Qin Yong, Xiao Shui-fang, Li Zhi-guang, Guo Min, Zheng Zhong-li
Department of Otorhinolaryngology-Head and Neck Surgery, Peking University First Hospital, Beijing 100034, China.
Zhonghua Er Bi Yan Hou Ke Za Zhi. 2003 Feb;38(1):15-7.
To evaluate the possibility and reliability of the hyoid-sternohyoid graft transfer in the correction of server subglottic laryngotracheal stenosis, and delineate the operation skills and clinical results.
Seven patients with severe subglottic stenosis underwent laryngotracheal reconstruction using the hyoid grafts with sternohyoid muscle flaps (HG-SHMF). Five of these patients had traumatic subglottic stenosis, one with scar tissue of unknown etiology arising in the subglottic region, another with tracheal narrowing caused by inhalation of hydrochloric acid.
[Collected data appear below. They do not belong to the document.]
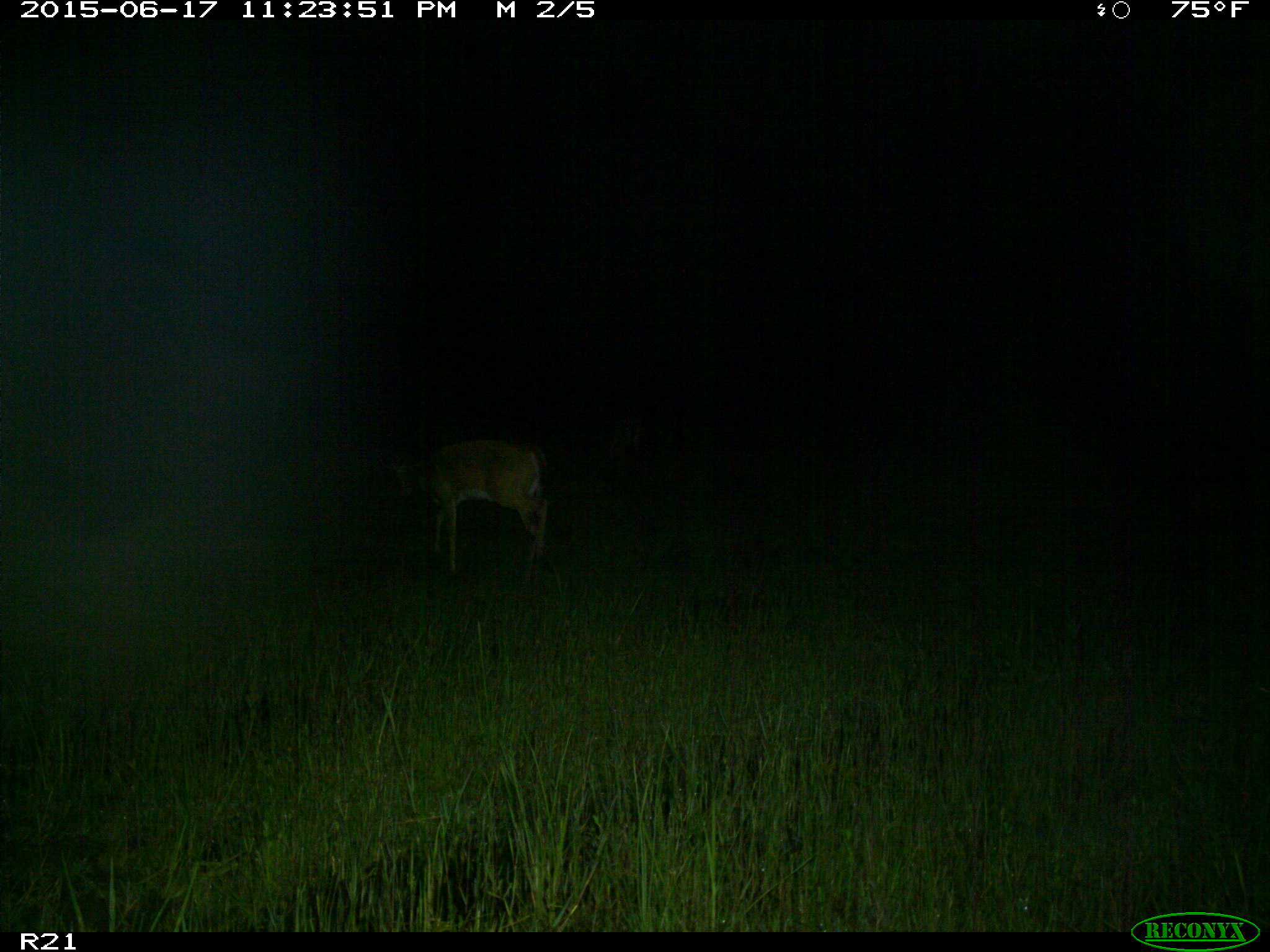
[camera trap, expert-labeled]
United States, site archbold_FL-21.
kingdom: Animalia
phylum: Chordata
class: Mammalia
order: Artiodactyla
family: Cervidae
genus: Odocoileus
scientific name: Odocoileus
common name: deer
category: unidentified deer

All seven patients were successfully decannulated with moderate good voice. The average time from reconstruction to decannulation was 15.4 months. The stent was endoscopically removed with a range of 3 to 22 months; the mean time required for stenting was 9.6 months. Two patients who received additional salvage reconstruction procedures because of graft or stent displacement were extubated with improved voices and satisfactory airway.
The HG-SHMF transfer was a single-stage reconstruction, relatively simple procedure that can restore an adequate airway and a good voice. Patients undergoing laryngotracheal reconstruction with HG-SHMF must have regular, long-term follow-up since graft displacement and recurrent granulation tissue or scar reformation can cause restenosis after an initially successful surgery. This procedure should be used in a large number of patients to further test its reliability.
评估舌骨-胸骨舌骨肌瓣移植术矫正严重声门下喉气管狭窄的可能性和可靠性,并阐述手术技巧及临床效果。
7例严重声门下狭窄患者采用带胸骨舌骨肌瓣的舌骨移植术(HG-SHMF)进行喉气管重建。其中5例患者为创伤性声门下狭窄,1例患者声门下区域出现病因不明的瘢痕组织,另1例患者因吸入盐酸导致气管狭窄。
所有7例患者均成功拔管,嗓音恢复良好。从重建到拔管的平均时间为15.4个月。支架在内镜下取出的时间为3至22个月;支架置入的平均时间为9.6个月。2例因移植组织或支架移位而接受额外挽救性重建手术的患者拔管后嗓音改善,气道满意。
HG-SHMF移植术是一种一期重建手术,操作相对简单,能够恢复足够的气道并改善嗓音。接受HG-SHMF喉气管重建术的患者必须进行定期、长期随访,因为移植组织移位和肉芽组织复发或瘢痕重塑可导致最初成功手术后出现再狭窄。该手术应应用于大量患者以进一步检验其可靠性。